It was hard for the old man to unravel the knot he had tied at the end of the plastic bag. No matter, he was in no hurry, and the birds would wait. Today they would have to be especially patient. The extreme cold had penetrated his gloves and slowed his gnarly arthritic fingers. While cursing himself for tying the knot so tightly in the first place, he remembered when his fingers were capable of tying the tiniest of trout flies. That was a long time ago.
As he mumbled to those fingers that seemed to purposely betray him, some small birds and a couple of squirrels began congregating around his bench. The birds pecked at the brown grasses as they waited for their largesse of shelled nuts and dried breadcrumbs. It was a combination that seemed to suit both his feathery friends and his wallet.
Despite the cold and the wind, which made his eyes water, he eventually succeeded in opening the bag. It was no small achievement, all things considered, and he warmed to the notion that he would reuse the bag. He wiped some drops from his eyes and cast the mixture using a semicircular motion. The gathering had grown considerably since he first sat down, and all present promptly went about the business of filling their stomachs.
Finally things were as they should be. Aside from an occasional dustup between the squirrels, everyone settled into their daily routine. The birds trusted the old man enough so that a few chickadees ate from his hand. With half his rations remaining, the old man was looking forward to perhaps another 30 tranquil minutes.
It didn’t happen. Suddenly, with a singular whoosh all the birds vanished, and the squirrels scurried toward the nearest tree. Instinctively, he thought it must be a hawk. It wasn’t.
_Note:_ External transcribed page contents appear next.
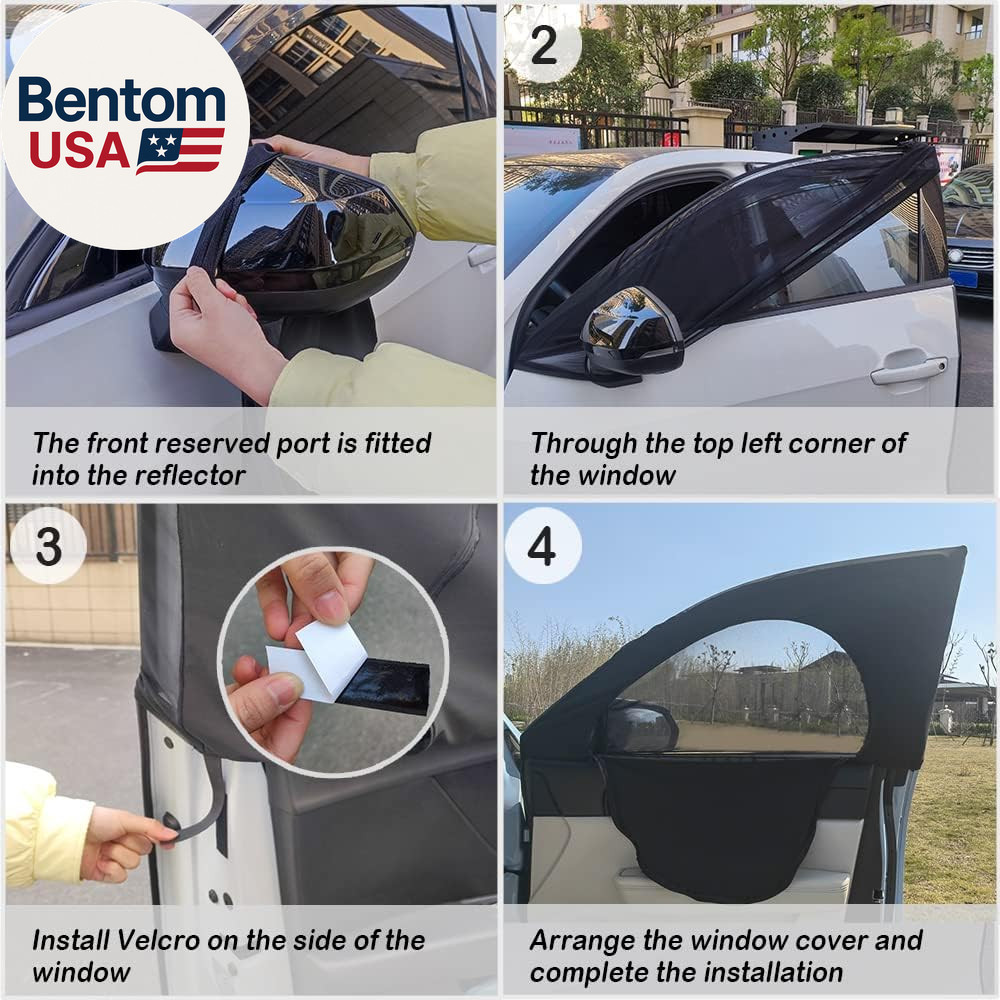 Bentom
USA

The front reserved port is fitted into the reflector

2

Through the top left corner of the window

3

Install Velcro on the side of the window

4

Arrange the window cover and complete the installation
It was a teenage boy obliviously whirring by on a skateboard. Angered by the chaos the boy created, the old man cried out, “What the hell’s the matter?” stopping midsentence. The boy was wearing earplugs connected to an iPhone or mp3 player. He knew about such things because, much to his chagrin, his grandkids were wedded to these kinds of devices.
The boy was plain inconsiderate, and there was no excuse for what had just happened. The signs posted throughout the park read, “Skateboarding allowed in designated areas only.” In the old days, he mused, he would have been fast enough to grab the little punk, and if he couldn’t get him to listen to reason, at least he would have scared the daylights out of him. Then again, maybe not. He was being rash and he knew it. No doubt what really bothered him was seeing how transfixed the boy was by that silly device he held in the palm of his hand.
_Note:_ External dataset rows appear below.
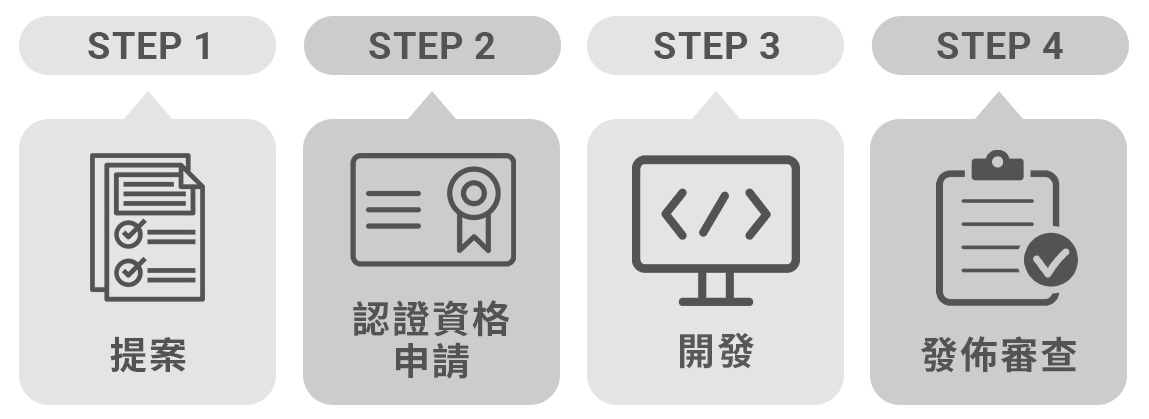 STEP 1
提案

STEP 2
認證資格申請

STEP 3
開發

STEP 4
發佈審查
After a few minutes, the birds emerged again, re-establishing a familiar pecking order in front of the bench. He tossed a handful of seed and reminisced about the times he sat in front of his parents’ first television set, a black-and-white Zenith. More often than not, his entire family sat together and enjoyed the shared experience. Today he thought just about every kid he knew spent far too much time punching a keypad of some sort or another. He wasn’t a technophobe; he simply saw the world through a different lens.
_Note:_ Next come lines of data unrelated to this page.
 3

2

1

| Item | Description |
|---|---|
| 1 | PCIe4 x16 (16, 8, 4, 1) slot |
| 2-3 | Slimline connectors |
As he released the last of his feed, he recalled a recent dinner at one of his favorite restaurants and watching, in utter amazement, six girls who texted nonstop for almost two hours. It was disheartening to him that during the entire time they scarcely said a word to one another. He remembered how expressionless and isolated they looked, and wistfully thought, so this is the future.
Steve Lerner is a retired English teacher who lives in Water Mill.